This system provides real-time song recognition and synchronized lyric display for smart glasses using MentraOS. Users wearing smart glasses can see song information and synchronized lyrics for any music playing around them, creating an immersive karaoke experience.
Working! The system successfully recognizes songs and displays lyrics on smart glasses. See PROJECT_STATUS.md for detailed implementation status, known issues, and next steps.

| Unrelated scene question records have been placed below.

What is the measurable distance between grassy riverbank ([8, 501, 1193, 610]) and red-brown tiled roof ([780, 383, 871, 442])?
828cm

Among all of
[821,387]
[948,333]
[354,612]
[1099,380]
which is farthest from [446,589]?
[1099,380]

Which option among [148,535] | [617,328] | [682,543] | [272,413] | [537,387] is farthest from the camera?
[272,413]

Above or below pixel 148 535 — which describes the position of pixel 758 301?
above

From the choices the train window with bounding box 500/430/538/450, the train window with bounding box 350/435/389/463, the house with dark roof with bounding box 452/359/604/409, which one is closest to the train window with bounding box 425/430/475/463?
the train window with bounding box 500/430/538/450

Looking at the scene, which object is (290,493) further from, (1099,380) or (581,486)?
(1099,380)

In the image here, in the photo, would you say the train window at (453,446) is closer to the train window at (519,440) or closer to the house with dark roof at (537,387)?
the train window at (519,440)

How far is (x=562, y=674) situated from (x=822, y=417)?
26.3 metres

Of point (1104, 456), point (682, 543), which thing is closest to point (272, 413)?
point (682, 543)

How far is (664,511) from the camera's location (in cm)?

- Real-time Audio Recognition - Continuously identify songs from ambient audio
- Synchronized Lyrics Display - Show timed lyrics chunked for smart glasses
- Position Tracking - Track current position in detected songs with error correction
- Song History - Maintain log of all identified songs
- Fallback Display - Show song info + timestamp when lyrics unavailable
class KaraokeApp extends AppServer {
private userSessions = new Map<string, UserSession>();
// Handles new user connections, creates UserSession instances
protected async onSession(session: AppSession, sessionId: string, userId: string): Promise<void>
// Cleanup when users disconnect
protected async onStop(sessionId: string, userId: string, reason: string): Promise<void>
}Each connected user gets an isolated UserSession containing all managers:
class UserSession {
// Core identification
userId: string;
sessionId: string;
session: AppSession; // MentraOS session for audio/display
// State management
currentSong?: CurrentSong;
appState: AppState;
// Managers (each handles specific functionality)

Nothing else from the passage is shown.